BELEDİYEDE RANT MUSLUĞU KESİLDİ

Bu süreç en başta iktidarın 17 yıllık ezberini bozdu. İstanbul ve Ankara başta olmak üzere Mersin, Adana, Antalya, Hatay gibi büyükşehirlerdeki siyasal ve ekonomik rant kaybedildi. Ankara’nın elden çıkmasının ardından milyarlarca lirayı bulan yolsuzluk dosyaları açıklandı. İstanbul’un kaybedilmesinin ardından besleme medya kuruluşları bir bir kapandı. Yandaş vakıf ve derneklere çekilen peşkeşin önüne geçildi. İBB bünyesinde sergilenen araçlar yaşanan israfın boyutunu gözler önüne serdi. İktidarın karşı hamlesi ise gerek hukuki düzenlemelerle gerekse belediye meclislerini felç ederek muhalefete iş yaptırmamak üzerine kuruldu.
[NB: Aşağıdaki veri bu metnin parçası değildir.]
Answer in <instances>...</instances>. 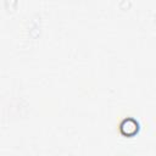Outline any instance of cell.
Segmentation results:
<instances>
[{
    "label": "cell",
    "mask_w": 156,
    "mask_h": 156,
    "mask_svg": "<svg viewBox=\"0 0 156 156\" xmlns=\"http://www.w3.org/2000/svg\"><path fill=\"white\" fill-rule=\"evenodd\" d=\"M119 128H121V132L123 135H133L138 132V122L132 118H128L121 123Z\"/></svg>",
    "instance_id": "1"
}]
</instances>
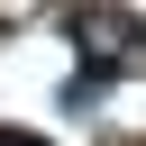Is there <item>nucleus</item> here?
Wrapping results in <instances>:
<instances>
[{"label": "nucleus", "mask_w": 146, "mask_h": 146, "mask_svg": "<svg viewBox=\"0 0 146 146\" xmlns=\"http://www.w3.org/2000/svg\"><path fill=\"white\" fill-rule=\"evenodd\" d=\"M73 36H82V64H73V82H64V100H73V110H82V100H100L119 73H137V64H146V27H137V18L73 9Z\"/></svg>", "instance_id": "1"}, {"label": "nucleus", "mask_w": 146, "mask_h": 146, "mask_svg": "<svg viewBox=\"0 0 146 146\" xmlns=\"http://www.w3.org/2000/svg\"><path fill=\"white\" fill-rule=\"evenodd\" d=\"M0 146H46V137H18V128H0Z\"/></svg>", "instance_id": "2"}]
</instances>
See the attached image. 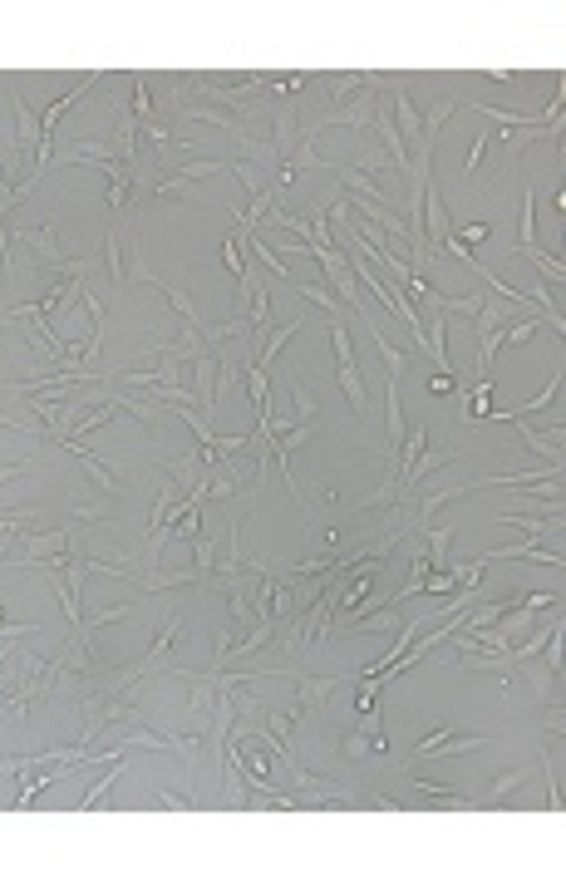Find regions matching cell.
Listing matches in <instances>:
<instances>
[{
  "instance_id": "obj_1",
  "label": "cell",
  "mask_w": 566,
  "mask_h": 886,
  "mask_svg": "<svg viewBox=\"0 0 566 886\" xmlns=\"http://www.w3.org/2000/svg\"><path fill=\"white\" fill-rule=\"evenodd\" d=\"M473 748H488L483 734H454V719H438L434 734L418 738L409 764H438V758H458V754H473Z\"/></svg>"
},
{
  "instance_id": "obj_2",
  "label": "cell",
  "mask_w": 566,
  "mask_h": 886,
  "mask_svg": "<svg viewBox=\"0 0 566 886\" xmlns=\"http://www.w3.org/2000/svg\"><path fill=\"white\" fill-rule=\"evenodd\" d=\"M187 364H193V404H197V414L212 424L217 419V354L202 345Z\"/></svg>"
},
{
  "instance_id": "obj_3",
  "label": "cell",
  "mask_w": 566,
  "mask_h": 886,
  "mask_svg": "<svg viewBox=\"0 0 566 886\" xmlns=\"http://www.w3.org/2000/svg\"><path fill=\"white\" fill-rule=\"evenodd\" d=\"M59 448H69V453H75L79 463L89 468V478H94V483L103 488V497H113V493H129V478H119V473H113V468L103 463V458L94 453V448H89V439H65Z\"/></svg>"
},
{
  "instance_id": "obj_4",
  "label": "cell",
  "mask_w": 566,
  "mask_h": 886,
  "mask_svg": "<svg viewBox=\"0 0 566 886\" xmlns=\"http://www.w3.org/2000/svg\"><path fill=\"white\" fill-rule=\"evenodd\" d=\"M345 680H350V675H296V700L291 704H296L301 714H306V709H320ZM355 680H360V675H355Z\"/></svg>"
},
{
  "instance_id": "obj_5",
  "label": "cell",
  "mask_w": 566,
  "mask_h": 886,
  "mask_svg": "<svg viewBox=\"0 0 566 886\" xmlns=\"http://www.w3.org/2000/svg\"><path fill=\"white\" fill-rule=\"evenodd\" d=\"M508 424L517 429V439H522V448H527V453H537L547 468H562V429L542 434V429H532L527 419H508Z\"/></svg>"
},
{
  "instance_id": "obj_6",
  "label": "cell",
  "mask_w": 566,
  "mask_h": 886,
  "mask_svg": "<svg viewBox=\"0 0 566 886\" xmlns=\"http://www.w3.org/2000/svg\"><path fill=\"white\" fill-rule=\"evenodd\" d=\"M562 384H566V370H562V364H557V370H552V380L547 384H542V389L537 394H532V399L527 404H517V409H492L488 414V419H498V424H508V419H527V414H537V409H552V404H557L562 399Z\"/></svg>"
},
{
  "instance_id": "obj_7",
  "label": "cell",
  "mask_w": 566,
  "mask_h": 886,
  "mask_svg": "<svg viewBox=\"0 0 566 886\" xmlns=\"http://www.w3.org/2000/svg\"><path fill=\"white\" fill-rule=\"evenodd\" d=\"M394 123H400V139H404V148L414 153V148H424V113L409 103V89L394 79Z\"/></svg>"
},
{
  "instance_id": "obj_8",
  "label": "cell",
  "mask_w": 566,
  "mask_h": 886,
  "mask_svg": "<svg viewBox=\"0 0 566 886\" xmlns=\"http://www.w3.org/2000/svg\"><path fill=\"white\" fill-rule=\"evenodd\" d=\"M10 103H15V143H20V153H25V163L35 168V153H40V119H35V109L25 103V94H10Z\"/></svg>"
},
{
  "instance_id": "obj_9",
  "label": "cell",
  "mask_w": 566,
  "mask_h": 886,
  "mask_svg": "<svg viewBox=\"0 0 566 886\" xmlns=\"http://www.w3.org/2000/svg\"><path fill=\"white\" fill-rule=\"evenodd\" d=\"M444 463H454V448H424V453H418L414 463H409L404 473H400V493H404V497H414V493H418V483H424V478L434 473V468H444Z\"/></svg>"
},
{
  "instance_id": "obj_10",
  "label": "cell",
  "mask_w": 566,
  "mask_h": 886,
  "mask_svg": "<svg viewBox=\"0 0 566 886\" xmlns=\"http://www.w3.org/2000/svg\"><path fill=\"white\" fill-rule=\"evenodd\" d=\"M158 473H167L177 488H183V493H193V488L202 483L207 463H202V453L193 448V453H183V458H163V463H158Z\"/></svg>"
},
{
  "instance_id": "obj_11",
  "label": "cell",
  "mask_w": 566,
  "mask_h": 886,
  "mask_svg": "<svg viewBox=\"0 0 566 886\" xmlns=\"http://www.w3.org/2000/svg\"><path fill=\"white\" fill-rule=\"evenodd\" d=\"M355 139H360V143H355V168H360L364 177H384V173L394 168L390 153L374 143V133H355Z\"/></svg>"
},
{
  "instance_id": "obj_12",
  "label": "cell",
  "mask_w": 566,
  "mask_h": 886,
  "mask_svg": "<svg viewBox=\"0 0 566 886\" xmlns=\"http://www.w3.org/2000/svg\"><path fill=\"white\" fill-rule=\"evenodd\" d=\"M158 291L167 296V306L177 310V320H183L187 330H197V336H202V326H207V320L197 316V306H193V296H187V286H183V281H177V276H173V281H158Z\"/></svg>"
},
{
  "instance_id": "obj_13",
  "label": "cell",
  "mask_w": 566,
  "mask_h": 886,
  "mask_svg": "<svg viewBox=\"0 0 566 886\" xmlns=\"http://www.w3.org/2000/svg\"><path fill=\"white\" fill-rule=\"evenodd\" d=\"M527 778H532V764H522V768H508V774H498V778H492V783H488V793H483V798H473V802H502L508 793H517V788L527 783Z\"/></svg>"
},
{
  "instance_id": "obj_14",
  "label": "cell",
  "mask_w": 566,
  "mask_h": 886,
  "mask_svg": "<svg viewBox=\"0 0 566 886\" xmlns=\"http://www.w3.org/2000/svg\"><path fill=\"white\" fill-rule=\"evenodd\" d=\"M103 246H109V252H103V266H109V286H129V271H123V242H119V222H113L109 227V232H103Z\"/></svg>"
},
{
  "instance_id": "obj_15",
  "label": "cell",
  "mask_w": 566,
  "mask_h": 886,
  "mask_svg": "<svg viewBox=\"0 0 566 886\" xmlns=\"http://www.w3.org/2000/svg\"><path fill=\"white\" fill-rule=\"evenodd\" d=\"M340 389H345V399H350V409L364 419V414H370V394H364V380H360L355 364H340Z\"/></svg>"
},
{
  "instance_id": "obj_16",
  "label": "cell",
  "mask_w": 566,
  "mask_h": 886,
  "mask_svg": "<svg viewBox=\"0 0 566 886\" xmlns=\"http://www.w3.org/2000/svg\"><path fill=\"white\" fill-rule=\"evenodd\" d=\"M537 192H532V183L522 187V212H517V246H537Z\"/></svg>"
},
{
  "instance_id": "obj_17",
  "label": "cell",
  "mask_w": 566,
  "mask_h": 886,
  "mask_svg": "<svg viewBox=\"0 0 566 886\" xmlns=\"http://www.w3.org/2000/svg\"><path fill=\"white\" fill-rule=\"evenodd\" d=\"M301 326H306V320H286V326H281V330H271V336H266V345H261V354H256V364H261V370H266V364L271 360H276V354H281V345H286V340H296L301 336Z\"/></svg>"
},
{
  "instance_id": "obj_18",
  "label": "cell",
  "mask_w": 566,
  "mask_h": 886,
  "mask_svg": "<svg viewBox=\"0 0 566 886\" xmlns=\"http://www.w3.org/2000/svg\"><path fill=\"white\" fill-rule=\"evenodd\" d=\"M247 246H251V252H256V262H261V266H266V271H276V276H281V281H286V286H296V281H301V276H296V271H291V266H286V262H281V256H276V252H271V246H266V242H261V237H251V232H247Z\"/></svg>"
},
{
  "instance_id": "obj_19",
  "label": "cell",
  "mask_w": 566,
  "mask_h": 886,
  "mask_svg": "<svg viewBox=\"0 0 566 886\" xmlns=\"http://www.w3.org/2000/svg\"><path fill=\"white\" fill-rule=\"evenodd\" d=\"M222 266L232 271V276H242V271H247V232H242V227L222 237Z\"/></svg>"
},
{
  "instance_id": "obj_20",
  "label": "cell",
  "mask_w": 566,
  "mask_h": 886,
  "mask_svg": "<svg viewBox=\"0 0 566 886\" xmlns=\"http://www.w3.org/2000/svg\"><path fill=\"white\" fill-rule=\"evenodd\" d=\"M517 252L527 256V262L537 266V271H542V276H547V281H557V296H562V281H566V266H562V256H547V252H542V246H517Z\"/></svg>"
},
{
  "instance_id": "obj_21",
  "label": "cell",
  "mask_w": 566,
  "mask_h": 886,
  "mask_svg": "<svg viewBox=\"0 0 566 886\" xmlns=\"http://www.w3.org/2000/svg\"><path fill=\"white\" fill-rule=\"evenodd\" d=\"M296 296H306V300H316V306H320V310H330V316H335V320H340V310H345V306H340V300H335V291H330V286H325V281H296Z\"/></svg>"
},
{
  "instance_id": "obj_22",
  "label": "cell",
  "mask_w": 566,
  "mask_h": 886,
  "mask_svg": "<svg viewBox=\"0 0 566 886\" xmlns=\"http://www.w3.org/2000/svg\"><path fill=\"white\" fill-rule=\"evenodd\" d=\"M173 173H177V177H187V183H202V177L232 173V163H222V158H193V163H177Z\"/></svg>"
},
{
  "instance_id": "obj_23",
  "label": "cell",
  "mask_w": 566,
  "mask_h": 886,
  "mask_svg": "<svg viewBox=\"0 0 566 886\" xmlns=\"http://www.w3.org/2000/svg\"><path fill=\"white\" fill-rule=\"evenodd\" d=\"M394 625H400V611H394V601L380 611V616H360V621H350V631H364V635H390Z\"/></svg>"
},
{
  "instance_id": "obj_24",
  "label": "cell",
  "mask_w": 566,
  "mask_h": 886,
  "mask_svg": "<svg viewBox=\"0 0 566 886\" xmlns=\"http://www.w3.org/2000/svg\"><path fill=\"white\" fill-rule=\"evenodd\" d=\"M158 202H187V197H197V183H187V177H177V173H167L163 183H158Z\"/></svg>"
},
{
  "instance_id": "obj_25",
  "label": "cell",
  "mask_w": 566,
  "mask_h": 886,
  "mask_svg": "<svg viewBox=\"0 0 566 886\" xmlns=\"http://www.w3.org/2000/svg\"><path fill=\"white\" fill-rule=\"evenodd\" d=\"M291 394H296V414H291V419L296 424H316V394H310V384L301 380V374L291 380Z\"/></svg>"
},
{
  "instance_id": "obj_26",
  "label": "cell",
  "mask_w": 566,
  "mask_h": 886,
  "mask_svg": "<svg viewBox=\"0 0 566 886\" xmlns=\"http://www.w3.org/2000/svg\"><path fill=\"white\" fill-rule=\"evenodd\" d=\"M119 774H123V758H113V768H109V774L99 778V783H94V793H89V798H79V808H84V812L103 808V798H109V788L119 783Z\"/></svg>"
},
{
  "instance_id": "obj_27",
  "label": "cell",
  "mask_w": 566,
  "mask_h": 886,
  "mask_svg": "<svg viewBox=\"0 0 566 886\" xmlns=\"http://www.w3.org/2000/svg\"><path fill=\"white\" fill-rule=\"evenodd\" d=\"M424 443H428V429L424 424H414V429H404V443H400V473L409 463H414L418 453H424Z\"/></svg>"
},
{
  "instance_id": "obj_28",
  "label": "cell",
  "mask_w": 566,
  "mask_h": 886,
  "mask_svg": "<svg viewBox=\"0 0 566 886\" xmlns=\"http://www.w3.org/2000/svg\"><path fill=\"white\" fill-rule=\"evenodd\" d=\"M330 350L340 364H355V340H350V326L345 320H330Z\"/></svg>"
},
{
  "instance_id": "obj_29",
  "label": "cell",
  "mask_w": 566,
  "mask_h": 886,
  "mask_svg": "<svg viewBox=\"0 0 566 886\" xmlns=\"http://www.w3.org/2000/svg\"><path fill=\"white\" fill-rule=\"evenodd\" d=\"M454 591H458L454 571H428L424 577V596H454Z\"/></svg>"
},
{
  "instance_id": "obj_30",
  "label": "cell",
  "mask_w": 566,
  "mask_h": 886,
  "mask_svg": "<svg viewBox=\"0 0 566 886\" xmlns=\"http://www.w3.org/2000/svg\"><path fill=\"white\" fill-rule=\"evenodd\" d=\"M197 532H202V507H193L187 517H177V523L167 527V537H187V541H197Z\"/></svg>"
},
{
  "instance_id": "obj_31",
  "label": "cell",
  "mask_w": 566,
  "mask_h": 886,
  "mask_svg": "<svg viewBox=\"0 0 566 886\" xmlns=\"http://www.w3.org/2000/svg\"><path fill=\"white\" fill-rule=\"evenodd\" d=\"M488 139H492V133L483 129V133L473 139V148H468V163H463V183H468V187H473V177H478V163H483V148H488Z\"/></svg>"
},
{
  "instance_id": "obj_32",
  "label": "cell",
  "mask_w": 566,
  "mask_h": 886,
  "mask_svg": "<svg viewBox=\"0 0 566 886\" xmlns=\"http://www.w3.org/2000/svg\"><path fill=\"white\" fill-rule=\"evenodd\" d=\"M153 802H158V808H173V812H193V808H197L193 798H177V793H167V788H158V793H153Z\"/></svg>"
},
{
  "instance_id": "obj_33",
  "label": "cell",
  "mask_w": 566,
  "mask_h": 886,
  "mask_svg": "<svg viewBox=\"0 0 566 886\" xmlns=\"http://www.w3.org/2000/svg\"><path fill=\"white\" fill-rule=\"evenodd\" d=\"M522 606L527 611H552V606H562V596H552V591H532V596H522Z\"/></svg>"
},
{
  "instance_id": "obj_34",
  "label": "cell",
  "mask_w": 566,
  "mask_h": 886,
  "mask_svg": "<svg viewBox=\"0 0 566 886\" xmlns=\"http://www.w3.org/2000/svg\"><path fill=\"white\" fill-rule=\"evenodd\" d=\"M454 389H458V380L448 370H438L434 380H428V394H454Z\"/></svg>"
},
{
  "instance_id": "obj_35",
  "label": "cell",
  "mask_w": 566,
  "mask_h": 886,
  "mask_svg": "<svg viewBox=\"0 0 566 886\" xmlns=\"http://www.w3.org/2000/svg\"><path fill=\"white\" fill-rule=\"evenodd\" d=\"M488 232H492L488 222H473V227H463V237H458V242H488Z\"/></svg>"
},
{
  "instance_id": "obj_36",
  "label": "cell",
  "mask_w": 566,
  "mask_h": 886,
  "mask_svg": "<svg viewBox=\"0 0 566 886\" xmlns=\"http://www.w3.org/2000/svg\"><path fill=\"white\" fill-rule=\"evenodd\" d=\"M15 650H20L15 640H5V645H0V665H5V660H10V655H15Z\"/></svg>"
}]
</instances>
Cumhurbaşkanı Erdoğan, yerel yönetim kozunu kaybederken ‘Milli irade’ söylemini de yavaş yavaş terk etti. En önemli sonuç Başkanlık sisteminin halkın gözünde yenilmesi oldu. AKP içinde çatlaklar derinleşti, içeride savaş kızışırken yeni partiler kuruldu. Tüm bunlara ülkeyi etkisi altına alan pandemi ve ekonomik buhran da eklenince iktidar kontrolünü büsbütün kaybetti.
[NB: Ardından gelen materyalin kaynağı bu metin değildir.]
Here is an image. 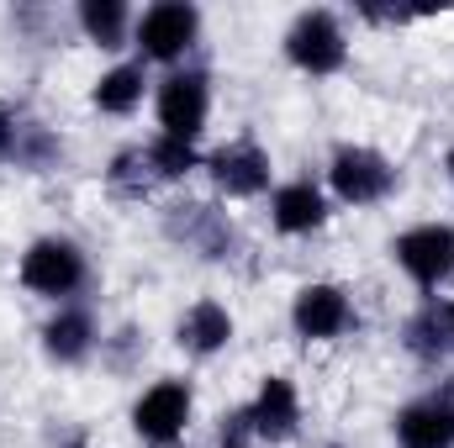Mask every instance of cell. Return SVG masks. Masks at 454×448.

Salgının başında beş maskeyi bile dağıtamadıkları gibi CHP’li Büyükşehir Belediyelerinin yardım kampanyalarına el koydular. Yurttaşın ‘açız’ mesajlarını abartılı bulan iktidar, kimsenin inanmadığı masallarla ülke gerçeğinden de koptu. Siyasette yepyeni bir perde açıldı.

İKTİDAR ÖMRÜNÜ UZATMA GAYRETİNDE

Kitleler üzerinde rıza üretemeyen iktidar bloku için çözülme hızlandı. Tabanda yaşanan erime kamuoyu yoklamalarına da yansıdı. AKP’nin yüzde 30 bandının altına indiği, MHP’nin ise barajın oldukça altında kaldığı görüldü. Ne şaşalı kongreler ne mega projeler ne de reform çıkışı, açlık ve pandemiyle boğuşan milyonları artık ikna edemiyor. Milliyetçi-muhafazakar dar bir tabana hapsolan iktidar çaresizce ömrünü uzatmaya çalışıyor. Bunun yolunu da baskıyı her geçen gün artırmakta arıyor.

***

YSK darbesine öfke yağdı

31 Mart’ta İBB seçimini kaybetmeyi kabullenemeyen iktidarın 36 gün süren temelsiz itirazları sonuç verdi.

Skandal bir karara imza atan Yüksek Seçim Kurulu (YSK) 4’e karşı 7 oyla İBB seçimini iptal etti. İmamoğlu’nun mazbatası da geri alındı. Siyasi Partiler, demokratik kitle örgütleri, sendikalar, hukukçular YSK’nin kararını ‘demokrasinin tabutuna çakılan son çivi’ olarak yorumladı. Halkın tepkisi ise çok sert oldu. Cumhur İttifakı’nın 23 Haziran’da Binali Yıldırım’ın adaylığında girdiği bu seçim de AKP için 806 binlik oy farkıyla büyük bir fiyaskoya dönüştü.